Exclusive interview with Aurelia Figueroa, researcher at the German Development Institute / Deutsches Institut für Entwicklungspolitik (DIE). She will address the African Utility Week large power users track on “The human factor in energy efficiency initiatives: Lessons from developing economies”.
1.Tell us more about your organisation and your activities in the utility industry?
The German Development Institute / Deutsches Institut für Entwicklungspolitik (DIE) operates as the Think Tank for the German Federal Ministry of Economic Co-operation and Development (BMZ), providing policy advice on a range of topics. The DIE has been engaged in the utility industry by conducting a number of studies related to end-user energy efficiency. Among others, it has conducted empirical research on household energy efficiency in the Nairobi informal settlement of Kibera in Kenya and on industrial activities in South Africa.
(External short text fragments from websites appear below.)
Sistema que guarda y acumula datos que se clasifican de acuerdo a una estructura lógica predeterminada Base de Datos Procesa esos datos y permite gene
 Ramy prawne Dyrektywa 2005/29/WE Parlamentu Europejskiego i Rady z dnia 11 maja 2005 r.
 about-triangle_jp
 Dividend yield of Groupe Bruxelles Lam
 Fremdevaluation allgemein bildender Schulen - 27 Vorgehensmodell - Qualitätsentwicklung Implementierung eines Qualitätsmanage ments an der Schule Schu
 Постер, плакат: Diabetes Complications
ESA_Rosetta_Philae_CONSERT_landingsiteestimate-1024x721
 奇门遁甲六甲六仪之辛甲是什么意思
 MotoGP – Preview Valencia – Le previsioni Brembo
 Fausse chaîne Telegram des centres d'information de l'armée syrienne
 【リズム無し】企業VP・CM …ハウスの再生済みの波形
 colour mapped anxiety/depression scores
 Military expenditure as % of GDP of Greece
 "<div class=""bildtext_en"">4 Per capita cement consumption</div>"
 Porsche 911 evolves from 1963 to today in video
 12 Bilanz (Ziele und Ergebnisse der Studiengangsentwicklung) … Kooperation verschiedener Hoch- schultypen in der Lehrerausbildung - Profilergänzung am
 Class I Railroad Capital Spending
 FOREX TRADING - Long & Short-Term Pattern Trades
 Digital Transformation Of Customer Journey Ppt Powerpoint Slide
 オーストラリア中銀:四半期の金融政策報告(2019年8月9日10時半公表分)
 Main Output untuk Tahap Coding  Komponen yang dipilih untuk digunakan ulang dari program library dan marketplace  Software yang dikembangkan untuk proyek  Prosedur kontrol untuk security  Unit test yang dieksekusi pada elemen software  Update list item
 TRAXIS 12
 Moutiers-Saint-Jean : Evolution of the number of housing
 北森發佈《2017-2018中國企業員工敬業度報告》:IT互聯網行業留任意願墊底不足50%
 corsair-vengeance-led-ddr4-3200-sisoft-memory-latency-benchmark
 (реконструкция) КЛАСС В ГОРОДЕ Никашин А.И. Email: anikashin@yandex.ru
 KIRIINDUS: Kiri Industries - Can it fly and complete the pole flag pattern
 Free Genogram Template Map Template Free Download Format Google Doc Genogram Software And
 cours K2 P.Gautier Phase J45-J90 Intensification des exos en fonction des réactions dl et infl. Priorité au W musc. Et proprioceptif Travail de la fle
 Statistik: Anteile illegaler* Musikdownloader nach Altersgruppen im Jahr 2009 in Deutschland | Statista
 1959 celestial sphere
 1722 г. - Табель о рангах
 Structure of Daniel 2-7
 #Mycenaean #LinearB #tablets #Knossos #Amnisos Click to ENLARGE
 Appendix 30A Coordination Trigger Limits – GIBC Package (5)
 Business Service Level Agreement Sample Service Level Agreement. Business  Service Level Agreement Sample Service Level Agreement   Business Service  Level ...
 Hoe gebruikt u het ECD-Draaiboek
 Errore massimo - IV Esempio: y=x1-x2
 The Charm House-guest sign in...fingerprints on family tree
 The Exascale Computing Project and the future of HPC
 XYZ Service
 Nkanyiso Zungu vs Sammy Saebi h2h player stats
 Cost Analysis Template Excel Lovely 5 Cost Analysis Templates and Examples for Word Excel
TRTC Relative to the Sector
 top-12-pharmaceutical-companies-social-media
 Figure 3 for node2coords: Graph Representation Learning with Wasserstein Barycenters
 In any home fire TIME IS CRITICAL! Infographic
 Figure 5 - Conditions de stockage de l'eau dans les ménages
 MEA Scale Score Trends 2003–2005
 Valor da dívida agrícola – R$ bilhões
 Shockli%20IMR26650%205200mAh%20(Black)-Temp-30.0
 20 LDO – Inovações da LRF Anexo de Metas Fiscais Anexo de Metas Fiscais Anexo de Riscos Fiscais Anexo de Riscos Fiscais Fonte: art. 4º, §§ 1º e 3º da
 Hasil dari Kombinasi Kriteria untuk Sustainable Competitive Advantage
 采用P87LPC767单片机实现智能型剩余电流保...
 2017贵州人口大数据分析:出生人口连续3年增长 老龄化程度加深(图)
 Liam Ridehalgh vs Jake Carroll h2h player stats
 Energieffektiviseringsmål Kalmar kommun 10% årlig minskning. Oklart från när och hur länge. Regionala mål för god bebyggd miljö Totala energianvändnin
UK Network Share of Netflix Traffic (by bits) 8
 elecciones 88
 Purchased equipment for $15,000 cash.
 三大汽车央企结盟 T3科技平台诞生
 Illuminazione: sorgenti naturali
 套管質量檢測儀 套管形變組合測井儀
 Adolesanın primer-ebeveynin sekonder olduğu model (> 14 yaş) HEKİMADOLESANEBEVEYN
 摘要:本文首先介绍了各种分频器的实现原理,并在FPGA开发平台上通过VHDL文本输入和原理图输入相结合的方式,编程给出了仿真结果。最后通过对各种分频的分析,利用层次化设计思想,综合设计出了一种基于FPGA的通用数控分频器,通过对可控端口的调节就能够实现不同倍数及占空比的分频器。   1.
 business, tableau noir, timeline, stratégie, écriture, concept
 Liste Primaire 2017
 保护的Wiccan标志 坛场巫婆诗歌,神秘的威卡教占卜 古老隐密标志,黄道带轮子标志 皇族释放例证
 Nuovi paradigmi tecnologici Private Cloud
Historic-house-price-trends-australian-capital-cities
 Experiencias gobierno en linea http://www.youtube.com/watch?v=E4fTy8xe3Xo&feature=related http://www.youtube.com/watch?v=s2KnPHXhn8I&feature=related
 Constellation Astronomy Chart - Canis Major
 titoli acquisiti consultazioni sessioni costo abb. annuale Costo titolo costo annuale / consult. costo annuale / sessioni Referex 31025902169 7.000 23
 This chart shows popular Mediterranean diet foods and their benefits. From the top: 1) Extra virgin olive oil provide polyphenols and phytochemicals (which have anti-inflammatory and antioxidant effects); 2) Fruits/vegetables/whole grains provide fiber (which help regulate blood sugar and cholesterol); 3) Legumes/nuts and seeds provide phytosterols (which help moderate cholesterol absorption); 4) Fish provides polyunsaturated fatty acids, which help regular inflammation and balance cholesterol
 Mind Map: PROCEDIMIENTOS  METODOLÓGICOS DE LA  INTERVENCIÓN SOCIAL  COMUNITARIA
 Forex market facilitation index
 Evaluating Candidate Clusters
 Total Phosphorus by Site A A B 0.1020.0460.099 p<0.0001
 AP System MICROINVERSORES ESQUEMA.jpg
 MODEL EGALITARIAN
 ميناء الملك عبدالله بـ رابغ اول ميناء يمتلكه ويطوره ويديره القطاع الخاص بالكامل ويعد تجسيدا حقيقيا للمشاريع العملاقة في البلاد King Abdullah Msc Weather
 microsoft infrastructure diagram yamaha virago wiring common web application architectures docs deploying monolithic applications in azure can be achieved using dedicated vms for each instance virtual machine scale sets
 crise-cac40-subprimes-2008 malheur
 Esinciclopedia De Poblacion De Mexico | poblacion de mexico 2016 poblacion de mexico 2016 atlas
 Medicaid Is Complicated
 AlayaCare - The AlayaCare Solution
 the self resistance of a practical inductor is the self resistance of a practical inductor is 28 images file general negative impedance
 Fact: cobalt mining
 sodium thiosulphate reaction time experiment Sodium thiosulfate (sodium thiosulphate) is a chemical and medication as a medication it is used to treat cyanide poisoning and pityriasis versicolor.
2.What in your view are the main challenges currently to the energy industry in Africa?
Much of the focus is frequently placed on the requirements of scaling up energy access and provision in Africa, and rightly so. However, this may unnecessarily ignore the welfare and energy security gains that can be realised through demand side management efforts. Although time and financial resources are tight, behaviour change can yield low-cost, high-value contributions in terms of demand reduction and welfare contributions. At the industry level, this would be a key input in terms of competitiveness.
Behaviour change is an important precursor and complement to technology upgrading and should be integrated more broadly into industrial energy efficiency initiatives. The valuation of behaviour modification can be difficult however, requiring the introduction of tailored structures to facilitate the provision of lines of credit to support behaviour change programmes, for example.
3.Any specific project updates/success stories that you can share?
The DIE has conducted the first, to our knowledge, in-depth study of behavioural insights for energy efficiency among firms and households in developing and emerging economies. A randomised control trial conducted in Kenya has illustrated the value of behavioural inputs in encouraging demand side management measures.
4.You are part of the conference programme at this year’s African Utility Week in May, what will be your message?
My message will focus on the potential of behavioural insights to realise substantial savings in household and industry. Behaviour modification is certainly no easy task, and while it often requires deliberative reflection to identify useful entry points, it frequently yields high gains. While behaviour is a popular topic at the moment, I will go into detail to identify means of implementation, particularly drawing from empirical evidence on the African continent.
5.What are you most looking forward to at African Utility Week?
I am most looking forward to the exchange with implementers and the opportunity to further contextualize my own research while sharing evidence based policy recommendations.